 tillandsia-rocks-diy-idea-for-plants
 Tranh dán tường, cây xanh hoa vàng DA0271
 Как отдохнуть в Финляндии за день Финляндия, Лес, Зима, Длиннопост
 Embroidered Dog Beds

= = = = =

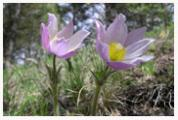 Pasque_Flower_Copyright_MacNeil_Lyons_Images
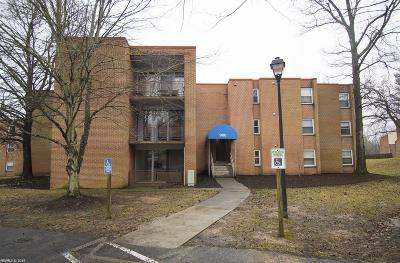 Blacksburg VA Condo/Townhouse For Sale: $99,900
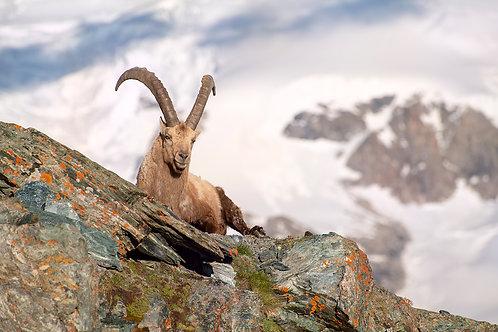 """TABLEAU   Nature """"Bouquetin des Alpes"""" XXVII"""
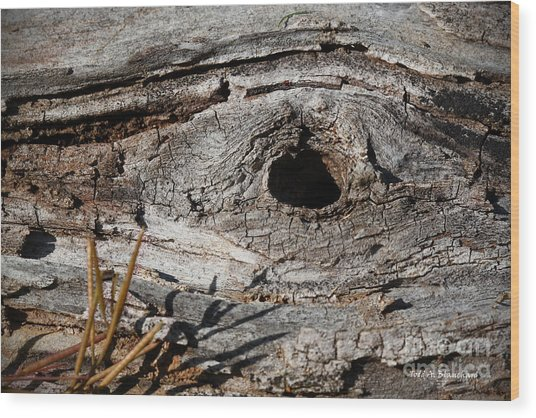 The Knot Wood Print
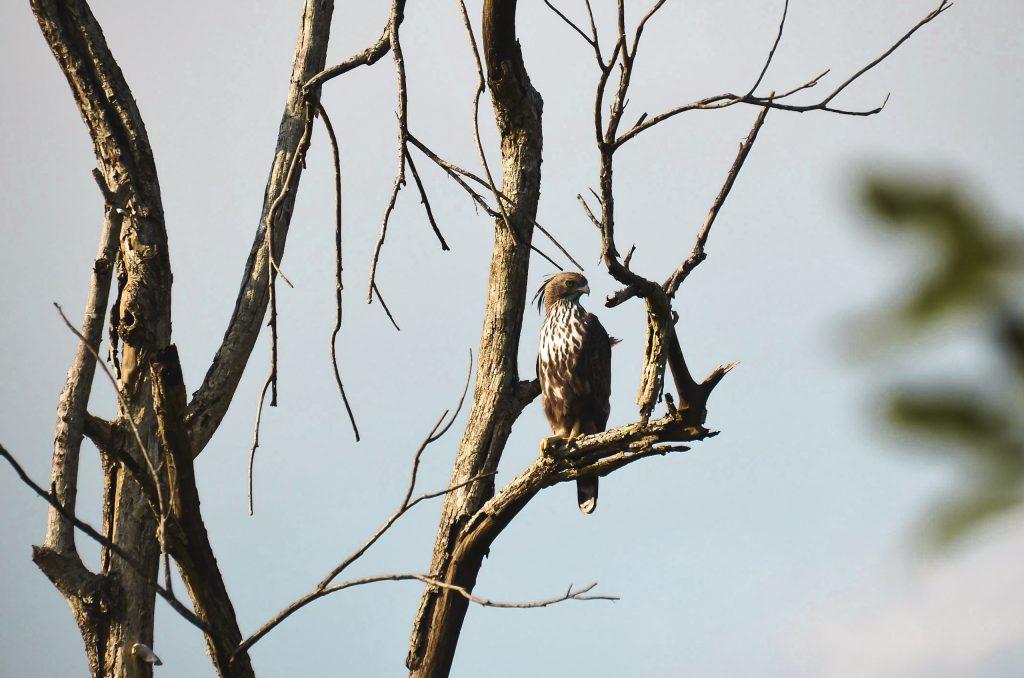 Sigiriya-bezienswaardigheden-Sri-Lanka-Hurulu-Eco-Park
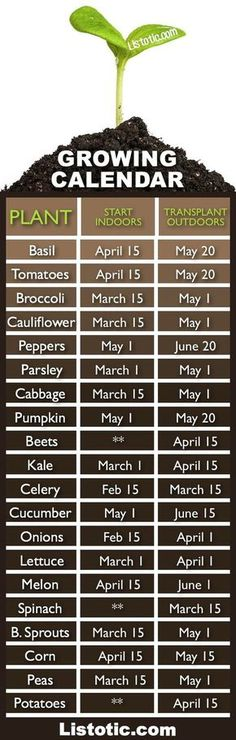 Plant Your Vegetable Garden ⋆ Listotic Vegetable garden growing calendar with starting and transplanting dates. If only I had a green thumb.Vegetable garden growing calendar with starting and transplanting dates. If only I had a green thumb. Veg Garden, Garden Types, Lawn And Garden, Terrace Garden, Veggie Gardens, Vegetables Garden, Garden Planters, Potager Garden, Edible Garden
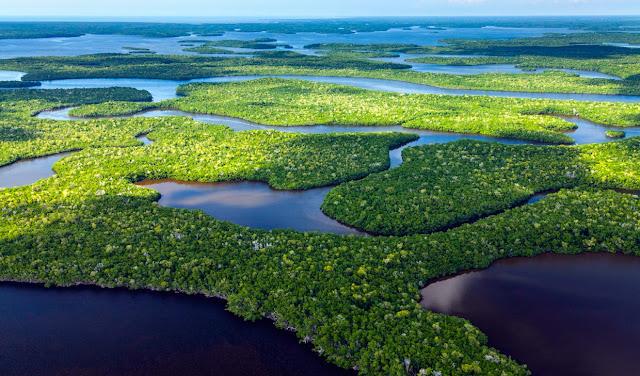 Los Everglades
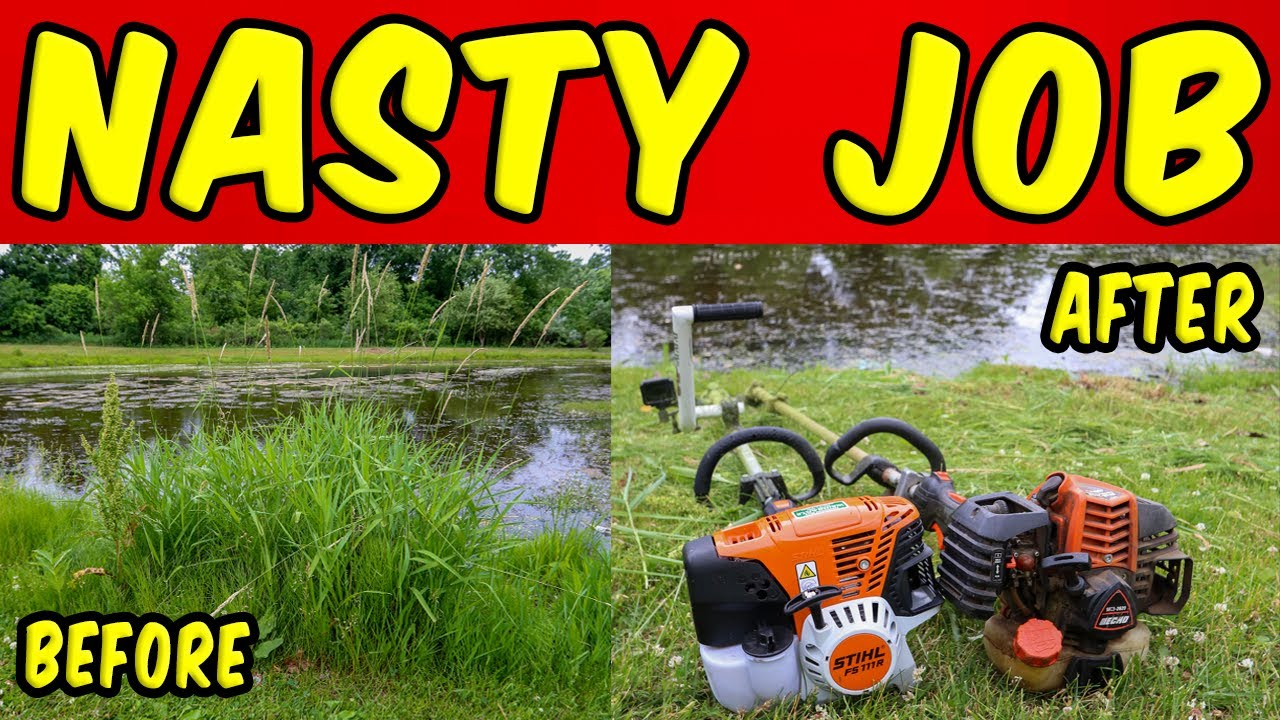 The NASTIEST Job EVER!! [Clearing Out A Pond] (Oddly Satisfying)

= = = = =

> _The task_
Take the material above from the line containing "Los Everglades" up to and including the line containing "The NASTIEST Job" and retype it exactly, without any pictures.

> _Result of this task_
 Los Everglades
 The NASTIEST Job EVER!! [Clearing Out A Pond] (Oddly Satisfying)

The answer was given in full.